Hospitals, mental health services and social care services identify people who are vulnerable to health problems associated with a cold home as part of the admission process.

Rationale

Identifying people vulnerable to health problems associated with cold homes at the earliest opportunity (for example soon after admission or when planning a booked admission) based on their socioeconomic, demographic or clinical circumstances, allows care providers the opportunity to then carry out a more detailed assessment of needs that will inform discharge planning. This will help people in care settings who are vulnerable to health problems associated with cold homes to avoid the risks of discharge to a cold home.

Quality measures

The following measures can be used to assess the quality of care or service provision specified in the statement. They are examples of how the statement can be measured, and can be adapted and used flexibly.

Structure

Evidence that care settings (hospitals, mental health services and social care services) have arrangements to identify people who are vulnerable to the health problems associated with a cold home as part of the admission process.

Data source: Local data collection.

Outcome

The number of people vulnerable to the health problems associated with a cold home who are identified on admission.

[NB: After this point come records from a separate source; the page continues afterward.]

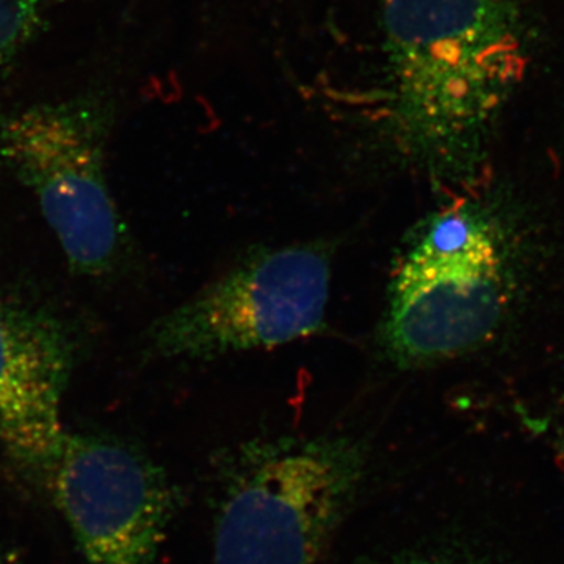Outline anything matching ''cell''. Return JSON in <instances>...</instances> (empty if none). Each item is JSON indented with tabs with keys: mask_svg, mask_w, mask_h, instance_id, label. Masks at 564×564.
Wrapping results in <instances>:
<instances>
[{
	"mask_svg": "<svg viewBox=\"0 0 564 564\" xmlns=\"http://www.w3.org/2000/svg\"><path fill=\"white\" fill-rule=\"evenodd\" d=\"M82 351L80 329L61 304L0 273V445L41 489L68 434L62 406Z\"/></svg>",
	"mask_w": 564,
	"mask_h": 564,
	"instance_id": "7",
	"label": "cell"
},
{
	"mask_svg": "<svg viewBox=\"0 0 564 564\" xmlns=\"http://www.w3.org/2000/svg\"><path fill=\"white\" fill-rule=\"evenodd\" d=\"M332 258L317 245L265 248L152 323L144 351L214 359L276 347L323 329Z\"/></svg>",
	"mask_w": 564,
	"mask_h": 564,
	"instance_id": "4",
	"label": "cell"
},
{
	"mask_svg": "<svg viewBox=\"0 0 564 564\" xmlns=\"http://www.w3.org/2000/svg\"><path fill=\"white\" fill-rule=\"evenodd\" d=\"M46 491L88 564H161L180 494L135 445L66 434Z\"/></svg>",
	"mask_w": 564,
	"mask_h": 564,
	"instance_id": "5",
	"label": "cell"
},
{
	"mask_svg": "<svg viewBox=\"0 0 564 564\" xmlns=\"http://www.w3.org/2000/svg\"><path fill=\"white\" fill-rule=\"evenodd\" d=\"M110 128L111 106L101 93L32 104L0 120V166L32 193L79 276H109L128 251L107 182Z\"/></svg>",
	"mask_w": 564,
	"mask_h": 564,
	"instance_id": "3",
	"label": "cell"
},
{
	"mask_svg": "<svg viewBox=\"0 0 564 564\" xmlns=\"http://www.w3.org/2000/svg\"><path fill=\"white\" fill-rule=\"evenodd\" d=\"M529 51L519 0H383L377 104L386 137L434 180L473 181Z\"/></svg>",
	"mask_w": 564,
	"mask_h": 564,
	"instance_id": "1",
	"label": "cell"
},
{
	"mask_svg": "<svg viewBox=\"0 0 564 564\" xmlns=\"http://www.w3.org/2000/svg\"><path fill=\"white\" fill-rule=\"evenodd\" d=\"M367 564H478L469 562H459V560L444 558V556L403 554L388 556V558L377 560V562Z\"/></svg>",
	"mask_w": 564,
	"mask_h": 564,
	"instance_id": "9",
	"label": "cell"
},
{
	"mask_svg": "<svg viewBox=\"0 0 564 564\" xmlns=\"http://www.w3.org/2000/svg\"><path fill=\"white\" fill-rule=\"evenodd\" d=\"M44 25L43 0H0V82Z\"/></svg>",
	"mask_w": 564,
	"mask_h": 564,
	"instance_id": "8",
	"label": "cell"
},
{
	"mask_svg": "<svg viewBox=\"0 0 564 564\" xmlns=\"http://www.w3.org/2000/svg\"><path fill=\"white\" fill-rule=\"evenodd\" d=\"M350 437L245 445L221 480L214 564H322L364 480Z\"/></svg>",
	"mask_w": 564,
	"mask_h": 564,
	"instance_id": "2",
	"label": "cell"
},
{
	"mask_svg": "<svg viewBox=\"0 0 564 564\" xmlns=\"http://www.w3.org/2000/svg\"><path fill=\"white\" fill-rule=\"evenodd\" d=\"M525 251L527 243L458 261L400 262L381 328L389 359L415 369L492 343L521 302Z\"/></svg>",
	"mask_w": 564,
	"mask_h": 564,
	"instance_id": "6",
	"label": "cell"
},
{
	"mask_svg": "<svg viewBox=\"0 0 564 564\" xmlns=\"http://www.w3.org/2000/svg\"><path fill=\"white\" fill-rule=\"evenodd\" d=\"M0 564H21L13 555L0 551Z\"/></svg>",
	"mask_w": 564,
	"mask_h": 564,
	"instance_id": "10",
	"label": "cell"
}]
</instances>
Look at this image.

Data source: Local data collection.

What the quality statement means for different audiences

Service providers (such as hospitals, mental health inpatient services and social care residential services) ensure that they have systems in place to identify people who are vulnerable to the health problems associated with a cold home at the earliest opportunity (for example soon after admission or when planning a booked admission) as part of the admission process. Subsequent discharge planning should take account of any issues identified.

Health and social care practitioners (such as occupational therapists, nurses and residential care managers) identify people who are vulnerable to the health problems associated with a cold home at the earliest opportunity (for example soon after admission or when planning a booked admission) as part of the admission process to hospital, a mental health service or social care service. Subsequent discharge planning should take account of any issues identified.

Commissioners (such as clinical commissioning groups, local authorities and NHS England) ensure that they commission hospital, mental health inpatient and residential social care services that identify people who are vulnerable to the health problems associated with a cold home as part of the admission process.

People admitted to hospital, a mental health service or a social care service (for example a residential care home) are checked when they are being admitted to identify if they are vulnerable to health problems associated with a cold home.

Definitions of terms used in this quality statement

People who are vulnerable to the health problems associated with a cold home

People living in cold homes who are vulnerable to the associated health problems include:

  • people with cardiovascular conditions

  • people with respiratory conditions (in particular, chronic obstructive pulmonary disease and childhood asthma)

  • people with mental health conditions

  • people with disabilities

  • older people (65 and older)

  • young children (under 5)

  • pregnant women

  • people on a low income

  • people who move in and out of homelessness

  • people with addictions

  • people who have attended hospital due to a fall

  • recent immigrants and asylum seekers.

[Adapted from NICE's guideline on excess winter deaths and illness and the health risks associated with cold homes and expert opinion]

Health problems associated with a cold home

Cold homes and poor housing conditions have been linked with a range of health problems in children and young people, including respiratory health, growth and long‑term health. In older people, cold temperatures increase the risk of heart attack, stroke and circulatory problems, respiratory disease, flu and hospital admission. They also lower strength and dexterity, leading to an increase in the likelihood of falls and accidental injuries. Home temperatures also have implications for mental health because cold is linked with increased risk of depression and anxiety. [Adapted from Public Health England's Local action on health inequalities evidence review 7: fuel poverty and cold home-related health problems (2014)]

Equality and diversity considerations

Good communication between health and social care practitioners and people who may be vulnerable to the health problems associated with a cold home is essential. Those at risk are likely to include people with communication needs, people who are frail or confused, and people who have difficulty understanding when asked about their home heating needs.